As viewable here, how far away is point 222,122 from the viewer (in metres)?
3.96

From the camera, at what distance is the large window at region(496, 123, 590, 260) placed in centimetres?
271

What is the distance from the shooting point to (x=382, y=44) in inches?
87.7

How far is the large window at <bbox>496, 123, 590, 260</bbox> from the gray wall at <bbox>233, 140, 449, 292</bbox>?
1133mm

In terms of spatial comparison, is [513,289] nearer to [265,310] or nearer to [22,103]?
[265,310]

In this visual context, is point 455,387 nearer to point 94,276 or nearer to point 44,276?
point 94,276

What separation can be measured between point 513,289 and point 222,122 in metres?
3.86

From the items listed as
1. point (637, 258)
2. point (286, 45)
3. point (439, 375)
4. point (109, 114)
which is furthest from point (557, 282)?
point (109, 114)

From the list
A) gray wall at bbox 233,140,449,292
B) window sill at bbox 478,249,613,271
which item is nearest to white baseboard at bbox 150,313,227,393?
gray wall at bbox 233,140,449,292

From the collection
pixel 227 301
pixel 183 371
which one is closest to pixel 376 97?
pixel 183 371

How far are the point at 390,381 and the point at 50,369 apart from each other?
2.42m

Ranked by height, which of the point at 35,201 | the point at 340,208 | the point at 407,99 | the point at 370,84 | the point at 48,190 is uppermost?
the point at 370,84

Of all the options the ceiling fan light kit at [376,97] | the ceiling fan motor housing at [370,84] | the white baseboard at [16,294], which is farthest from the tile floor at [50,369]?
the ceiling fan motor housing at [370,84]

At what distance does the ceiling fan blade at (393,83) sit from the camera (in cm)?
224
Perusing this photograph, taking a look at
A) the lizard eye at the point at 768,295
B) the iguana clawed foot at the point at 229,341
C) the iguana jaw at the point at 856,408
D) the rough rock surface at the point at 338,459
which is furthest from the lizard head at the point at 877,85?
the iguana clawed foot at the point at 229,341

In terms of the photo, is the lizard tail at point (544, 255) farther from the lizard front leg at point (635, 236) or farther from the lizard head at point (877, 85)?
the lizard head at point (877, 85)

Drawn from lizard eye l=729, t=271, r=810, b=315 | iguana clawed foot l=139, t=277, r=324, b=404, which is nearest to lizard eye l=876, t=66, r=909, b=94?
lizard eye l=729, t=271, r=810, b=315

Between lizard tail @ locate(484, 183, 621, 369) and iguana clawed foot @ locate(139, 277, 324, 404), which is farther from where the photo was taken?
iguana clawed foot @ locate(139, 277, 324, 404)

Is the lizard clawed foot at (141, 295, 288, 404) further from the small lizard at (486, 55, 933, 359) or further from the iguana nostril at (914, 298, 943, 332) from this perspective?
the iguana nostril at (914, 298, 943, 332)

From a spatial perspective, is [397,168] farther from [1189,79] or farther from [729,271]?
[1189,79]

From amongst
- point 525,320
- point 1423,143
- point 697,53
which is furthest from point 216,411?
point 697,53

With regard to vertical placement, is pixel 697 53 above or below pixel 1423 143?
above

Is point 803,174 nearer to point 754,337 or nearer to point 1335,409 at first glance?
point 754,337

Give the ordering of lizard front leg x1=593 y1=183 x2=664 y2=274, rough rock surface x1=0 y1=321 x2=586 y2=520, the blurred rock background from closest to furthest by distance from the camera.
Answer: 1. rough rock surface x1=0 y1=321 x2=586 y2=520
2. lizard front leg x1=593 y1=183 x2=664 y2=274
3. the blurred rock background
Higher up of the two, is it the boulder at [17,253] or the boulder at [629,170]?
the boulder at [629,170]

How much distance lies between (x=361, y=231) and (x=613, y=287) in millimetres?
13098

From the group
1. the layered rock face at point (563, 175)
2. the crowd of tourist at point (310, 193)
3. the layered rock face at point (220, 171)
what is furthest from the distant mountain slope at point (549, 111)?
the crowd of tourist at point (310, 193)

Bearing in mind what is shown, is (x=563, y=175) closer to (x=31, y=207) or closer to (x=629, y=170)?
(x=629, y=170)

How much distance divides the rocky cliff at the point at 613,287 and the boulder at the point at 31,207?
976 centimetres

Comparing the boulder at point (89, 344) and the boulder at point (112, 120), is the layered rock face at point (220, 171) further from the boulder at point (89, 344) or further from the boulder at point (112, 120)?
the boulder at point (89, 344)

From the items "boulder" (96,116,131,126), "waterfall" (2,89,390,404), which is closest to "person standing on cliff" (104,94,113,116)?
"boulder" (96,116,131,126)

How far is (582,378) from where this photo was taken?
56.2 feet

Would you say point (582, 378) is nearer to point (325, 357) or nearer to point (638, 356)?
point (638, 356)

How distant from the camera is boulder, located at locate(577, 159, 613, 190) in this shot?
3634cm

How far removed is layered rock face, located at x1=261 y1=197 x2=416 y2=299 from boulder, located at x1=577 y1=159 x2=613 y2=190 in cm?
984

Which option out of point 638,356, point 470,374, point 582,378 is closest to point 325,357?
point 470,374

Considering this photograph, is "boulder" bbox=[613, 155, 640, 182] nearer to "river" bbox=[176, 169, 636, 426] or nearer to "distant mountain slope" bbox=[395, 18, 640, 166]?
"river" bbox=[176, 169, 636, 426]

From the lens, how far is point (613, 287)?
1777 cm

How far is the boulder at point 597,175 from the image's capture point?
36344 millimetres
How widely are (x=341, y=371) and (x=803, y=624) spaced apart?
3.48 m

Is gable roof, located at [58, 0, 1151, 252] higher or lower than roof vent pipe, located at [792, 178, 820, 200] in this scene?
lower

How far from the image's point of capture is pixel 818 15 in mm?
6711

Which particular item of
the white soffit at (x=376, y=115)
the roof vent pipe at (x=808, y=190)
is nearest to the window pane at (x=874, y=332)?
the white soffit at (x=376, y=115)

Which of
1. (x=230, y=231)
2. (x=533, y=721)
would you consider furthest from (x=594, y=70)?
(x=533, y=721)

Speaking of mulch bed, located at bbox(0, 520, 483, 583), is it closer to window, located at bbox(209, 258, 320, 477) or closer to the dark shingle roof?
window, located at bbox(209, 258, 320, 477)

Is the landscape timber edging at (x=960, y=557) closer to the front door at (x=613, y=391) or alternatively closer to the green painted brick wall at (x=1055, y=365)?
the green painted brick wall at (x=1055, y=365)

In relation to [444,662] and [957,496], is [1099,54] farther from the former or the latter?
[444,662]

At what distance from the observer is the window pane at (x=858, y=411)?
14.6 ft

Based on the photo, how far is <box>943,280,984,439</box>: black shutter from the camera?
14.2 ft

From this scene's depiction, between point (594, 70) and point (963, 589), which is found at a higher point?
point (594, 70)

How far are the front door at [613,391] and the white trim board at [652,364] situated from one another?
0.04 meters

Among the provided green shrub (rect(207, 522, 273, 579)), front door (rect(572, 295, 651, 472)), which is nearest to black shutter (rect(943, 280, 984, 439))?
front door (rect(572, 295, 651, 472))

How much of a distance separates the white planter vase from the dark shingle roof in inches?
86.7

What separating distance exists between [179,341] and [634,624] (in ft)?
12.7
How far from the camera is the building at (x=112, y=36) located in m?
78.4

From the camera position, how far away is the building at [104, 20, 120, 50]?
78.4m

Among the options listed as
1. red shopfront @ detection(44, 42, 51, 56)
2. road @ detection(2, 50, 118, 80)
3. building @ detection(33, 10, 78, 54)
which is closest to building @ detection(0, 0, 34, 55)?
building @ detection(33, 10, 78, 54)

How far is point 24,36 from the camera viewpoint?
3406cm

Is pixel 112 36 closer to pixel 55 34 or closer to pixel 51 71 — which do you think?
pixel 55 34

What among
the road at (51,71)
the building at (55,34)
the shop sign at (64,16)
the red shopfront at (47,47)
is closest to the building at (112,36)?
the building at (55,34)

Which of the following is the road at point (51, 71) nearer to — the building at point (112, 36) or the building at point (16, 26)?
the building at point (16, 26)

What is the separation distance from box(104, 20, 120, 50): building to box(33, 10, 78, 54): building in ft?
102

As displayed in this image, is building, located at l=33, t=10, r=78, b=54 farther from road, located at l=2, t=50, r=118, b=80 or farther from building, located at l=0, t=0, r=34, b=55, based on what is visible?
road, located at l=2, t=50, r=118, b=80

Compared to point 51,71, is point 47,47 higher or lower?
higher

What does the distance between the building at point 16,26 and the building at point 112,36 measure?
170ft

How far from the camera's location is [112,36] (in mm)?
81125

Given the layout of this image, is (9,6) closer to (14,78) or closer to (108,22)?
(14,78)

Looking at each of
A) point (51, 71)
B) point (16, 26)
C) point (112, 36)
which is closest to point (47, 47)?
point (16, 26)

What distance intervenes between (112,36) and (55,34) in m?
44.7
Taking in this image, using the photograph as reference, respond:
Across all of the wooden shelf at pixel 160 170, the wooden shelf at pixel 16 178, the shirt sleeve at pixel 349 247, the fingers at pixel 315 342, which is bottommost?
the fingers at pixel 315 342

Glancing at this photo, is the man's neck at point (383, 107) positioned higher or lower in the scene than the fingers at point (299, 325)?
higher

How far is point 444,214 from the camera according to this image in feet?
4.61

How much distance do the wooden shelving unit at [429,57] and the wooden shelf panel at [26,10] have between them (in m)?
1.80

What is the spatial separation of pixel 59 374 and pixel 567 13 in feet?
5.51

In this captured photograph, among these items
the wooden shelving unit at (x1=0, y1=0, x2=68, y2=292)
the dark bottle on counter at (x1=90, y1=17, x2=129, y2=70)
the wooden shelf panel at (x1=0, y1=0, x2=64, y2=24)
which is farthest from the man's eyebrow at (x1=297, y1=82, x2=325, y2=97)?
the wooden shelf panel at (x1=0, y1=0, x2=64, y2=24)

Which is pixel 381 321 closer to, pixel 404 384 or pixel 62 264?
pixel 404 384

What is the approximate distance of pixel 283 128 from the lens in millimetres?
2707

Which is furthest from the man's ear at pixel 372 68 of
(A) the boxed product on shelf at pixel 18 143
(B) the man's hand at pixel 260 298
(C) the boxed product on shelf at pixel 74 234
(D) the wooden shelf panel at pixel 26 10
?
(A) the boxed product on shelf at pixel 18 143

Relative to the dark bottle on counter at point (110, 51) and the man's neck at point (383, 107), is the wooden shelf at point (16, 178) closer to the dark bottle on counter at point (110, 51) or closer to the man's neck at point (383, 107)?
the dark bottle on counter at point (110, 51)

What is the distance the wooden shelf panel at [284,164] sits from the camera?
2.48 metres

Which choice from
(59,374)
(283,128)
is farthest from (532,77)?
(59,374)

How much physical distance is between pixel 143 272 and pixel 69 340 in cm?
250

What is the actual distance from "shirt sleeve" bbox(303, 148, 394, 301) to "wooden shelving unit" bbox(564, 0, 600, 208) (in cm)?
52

----------

> _Problem description_
Copy the items above word for word, starting at the line that contains "Which is furthest from the man's" and ending with the last line of the items.

> _Solved exercise_
Which is furthest from the man's ear at pixel 372 68 of
(A) the boxed product on shelf at pixel 18 143
(B) the man's hand at pixel 260 298
(C) the boxed product on shelf at pixel 74 234
(D) the wooden shelf panel at pixel 26 10
?
(A) the boxed product on shelf at pixel 18 143

Relative to the dark bottle on counter at point (110, 51) and the man's neck at point (383, 107), is the wooden shelf at point (16, 178) closer to the dark bottle on counter at point (110, 51) or closer to the man's neck at point (383, 107)?
the dark bottle on counter at point (110, 51)

What is the distance the wooden shelf panel at [284,164] sits from the camera?
2.48 metres

Which choice from
(59,374)
(283,128)
is farthest from (532,77)?
(59,374)

How much physical distance is between pixel 143 272 and pixel 69 340 in cm?
250

What is the actual distance from "shirt sleeve" bbox(303, 148, 394, 301) to "wooden shelving unit" bbox(564, 0, 600, 208) (in cm)?
52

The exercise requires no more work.